Bruxelles, nouvel épicentre de l'art contemporain?

En compagnie de Bernard Roisin et Rodolphe Janssen
En compagnie de Bernard Roisin et Rodolphe Janssen - © Camille de Meeûs

En décembre dernier, le journal « The Washington Post » a qualifié Bruxelles d’épicentre de l’art contemporain. Pour commencer la semaine en beauté, Le Mug vous éclaire sur le sujet en compagnie de Rodolphe Janssen (Galeriste expérimenté en art) et Bernard Roisin (Journaliste spécialisé en art).

Bruxelles est-elle en train de devenir le nouveau Berlin ? Berlin étant une ville où tout semble permis, une capitale considérée comme LA ville de l’art contemporain en Europe.
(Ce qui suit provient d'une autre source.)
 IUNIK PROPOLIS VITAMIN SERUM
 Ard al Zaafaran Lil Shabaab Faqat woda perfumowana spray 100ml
En s’imprégnant de la vie culturelle à Bruxelles, l’un des journalistes du quotidien américain remet pourtant en question cette affirmation. Selon lui, la scène artistique bruxelloise prend beaucoup plus d’ampleur !

" Au niveau de la création bruxelloise, il y a un beau dynamisme ! " insiste Bernard Roisin. Paris, Berlin ou encore Londres, ne sont plus forcément les endroits privilégiés par les artistes. Depuis une dizaine d’années, Bruxelles est devenu pour la plupart, leur endroit favori ! Ils préfèrent s’y installer pour plusieurs raisons : la position centrale de notre capitale, mais surtout le prix de l’immobilier qui est plus avantageux que celui des autres capitales européennes.

Bruxelles, créatrice d'un écosystème ? 

"Bruxelles, c’est comme un petit village ! " affirme Rodolphe Janssen. Pour les jeunes artistes installés à Bruxelles depuis peu, les contacts et les connaissances se font assez rapidement. C’est très facile pour ces jeunes d’avoir les différents accès dont ils ont besoin dans le domaine de l’art. Les galeristes et les collectionneurs sont très vite réceptifs pour envisager une collaboration.

Bernard Roisin souligne : " Depuis très longtemps, il y a aussi une qualité et une audace des collectionneurs qui osent choisir des jeunes artistes et c’est une réelle constante depuis une dizaine d’années ! "

L’hospitalité est également un atout à la belge : " En Belgique on aime bien recevoir : on achète de l’art, on le dispose et on le montre ! " Les belges ont cette capacité à rendre leur accueil et leur intérieur convivial pour le visiteur.

Bruxelles, un haut lieu de l'art contemporain ? 

"On agit comme une cavalerie légère " déclare Rodolphe Janssen. Cette émancipation permanente de nos propres collectionneurs et la multiplication de grandes galeries internationales, on les doit essentiellement à des initiatives privées. Elles permettent une légèreté, une flexibilité, mais aussi une rapidité d’action qui sont des avantages cruciaux pour l’avancement d’un projet artistique.

 " Toutes les galeries sont là pour parler ! " c’est avec enthousiasme que Rodolphe Janssen invite le public à se balader les samedis après-midi pour partir à la découverte de galeries.